◆ WHAT YOU ARE ASKED TO DO ◆
In the testimony below, why does Samuel Clegg consider the present charge for a patent not too high? Explain in one to three sentences.

***** ARTICLE

Mr. Samuel Clegg, Engineer, examined.

Has known great inconveniences to arise from the general terms in which patents are now worded, and from not stating at the time a patent is applied for with sufficient explicitness what the patent is for. Thinks that if the title were made more particular, greater time might be allowed to lodge the final specification, which would be a great advantage. Considers that in many cases the period of 14 years is too short to enable a patentee to turn his invention to a profitable account. Instances the case of his own gasmeter, which he invented about 14 years ago, and ten years of the patent for which are nearly expired; on this he expended some thousands of pounds, and scarcely got one into the market: now it is getting generally used, and if the time could have been extended, witness would have been remunerated and made a profit; as it is, it has been a loss to him. Applied to Parliament to get it extended, but did not succeed. Thinks it would be a convenience if persons were allowed to take out patents for short periods at a proportionably smaller expense. But does not consider the present expense of taking out a patent as any evil; it would be better if it were more (!!)

On what grounds do you think the present charge for patents not too high? If it is any thing worth taking out a patent for, I think the expense is no consideration, because half a year's profit would pay the expense of a patent.

If the price of patents were very much reduced, do you think that patents would be taken out for very minute details ?-I think in that case the Patent Office would be so loaded, that a person could hardly bend an iron in a particular shape without running the risk of infringing a patent."

**********
***** GIVEN ENTRIES

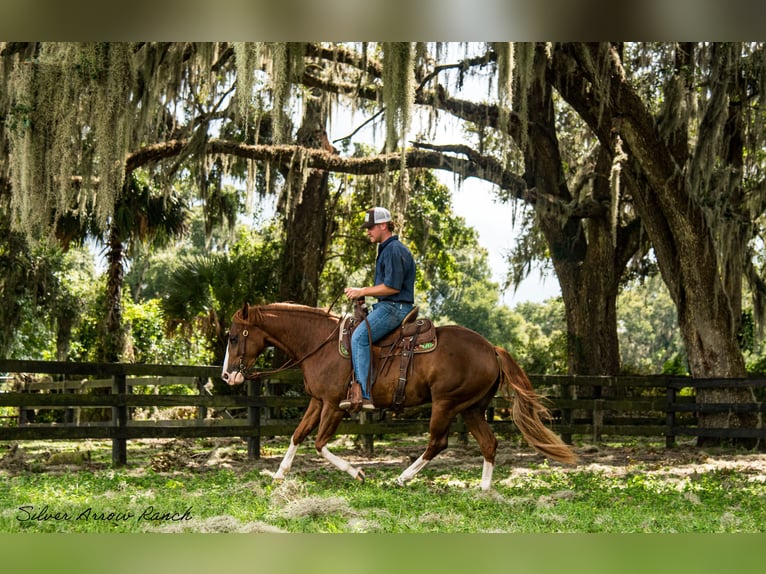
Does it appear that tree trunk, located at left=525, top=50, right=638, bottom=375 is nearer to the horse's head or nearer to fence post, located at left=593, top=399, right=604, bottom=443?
fence post, located at left=593, top=399, right=604, bottom=443

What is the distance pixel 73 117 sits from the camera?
10.1 metres

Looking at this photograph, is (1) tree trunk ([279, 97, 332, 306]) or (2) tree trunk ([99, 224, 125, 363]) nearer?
(2) tree trunk ([99, 224, 125, 363])

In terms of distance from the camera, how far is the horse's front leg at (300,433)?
749cm

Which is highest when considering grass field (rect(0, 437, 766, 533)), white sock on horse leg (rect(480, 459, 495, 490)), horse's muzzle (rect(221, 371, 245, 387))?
horse's muzzle (rect(221, 371, 245, 387))

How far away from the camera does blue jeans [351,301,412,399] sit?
745 cm

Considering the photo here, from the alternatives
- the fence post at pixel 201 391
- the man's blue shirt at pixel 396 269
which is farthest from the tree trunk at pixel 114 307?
the man's blue shirt at pixel 396 269

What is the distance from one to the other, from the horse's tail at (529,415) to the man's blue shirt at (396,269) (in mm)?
957

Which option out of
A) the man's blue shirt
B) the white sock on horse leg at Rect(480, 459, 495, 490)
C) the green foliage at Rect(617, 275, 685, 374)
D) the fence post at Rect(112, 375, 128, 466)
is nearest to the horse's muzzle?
the man's blue shirt

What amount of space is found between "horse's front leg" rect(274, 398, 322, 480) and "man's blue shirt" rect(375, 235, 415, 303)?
1113 mm

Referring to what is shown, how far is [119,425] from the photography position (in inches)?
354

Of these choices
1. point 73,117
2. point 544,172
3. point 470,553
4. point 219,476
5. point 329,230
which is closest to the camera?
point 470,553

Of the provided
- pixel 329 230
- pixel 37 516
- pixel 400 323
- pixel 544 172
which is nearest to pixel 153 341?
pixel 329 230

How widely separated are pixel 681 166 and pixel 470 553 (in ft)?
33.1
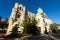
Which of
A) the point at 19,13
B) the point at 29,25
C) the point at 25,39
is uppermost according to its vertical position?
the point at 19,13

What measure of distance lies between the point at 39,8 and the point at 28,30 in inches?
786

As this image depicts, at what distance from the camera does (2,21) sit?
4753 centimetres

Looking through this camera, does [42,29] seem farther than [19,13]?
No

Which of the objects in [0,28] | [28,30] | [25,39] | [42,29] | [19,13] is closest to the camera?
[25,39]

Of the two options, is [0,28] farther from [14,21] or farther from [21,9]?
[21,9]

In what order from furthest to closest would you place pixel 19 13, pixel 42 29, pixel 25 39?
pixel 19 13 < pixel 42 29 < pixel 25 39

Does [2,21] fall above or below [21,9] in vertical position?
below

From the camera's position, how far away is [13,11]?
44.8 metres

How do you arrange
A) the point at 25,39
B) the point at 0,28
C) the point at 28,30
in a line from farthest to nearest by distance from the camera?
the point at 0,28 → the point at 28,30 → the point at 25,39

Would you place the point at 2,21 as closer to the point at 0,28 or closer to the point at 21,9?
the point at 0,28

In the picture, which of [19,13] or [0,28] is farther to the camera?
[19,13]

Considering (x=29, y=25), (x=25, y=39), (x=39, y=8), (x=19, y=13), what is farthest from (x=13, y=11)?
(x=25, y=39)

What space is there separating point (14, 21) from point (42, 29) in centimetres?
1079

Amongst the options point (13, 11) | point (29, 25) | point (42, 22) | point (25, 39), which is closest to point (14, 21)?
point (13, 11)
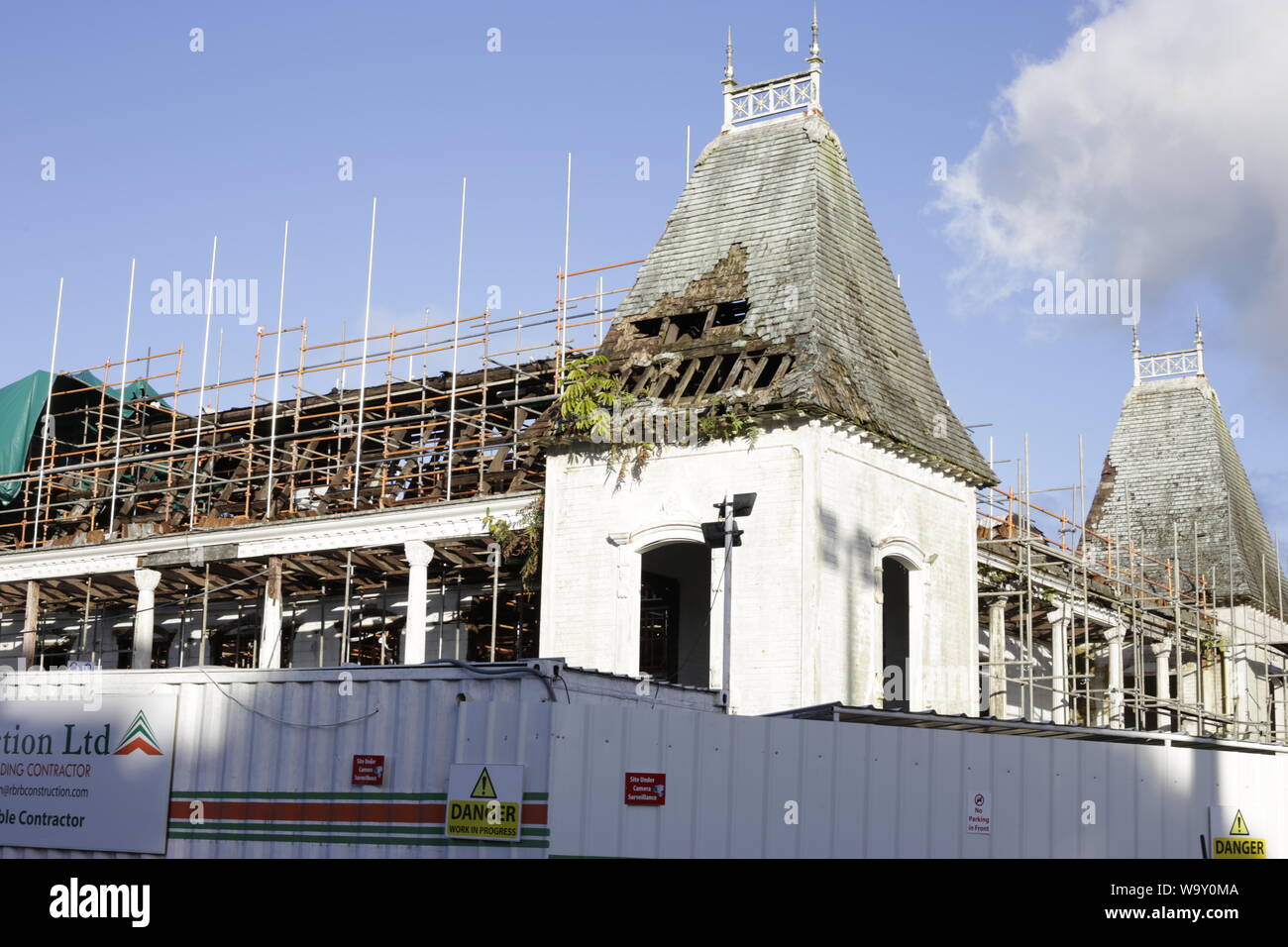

**********

◆ WRITTEN SOLUTION ◆
He holds that if an invention is worth patenting at all, the expense is no real consideration. Half a year's profit from it would pay the cost of the patent.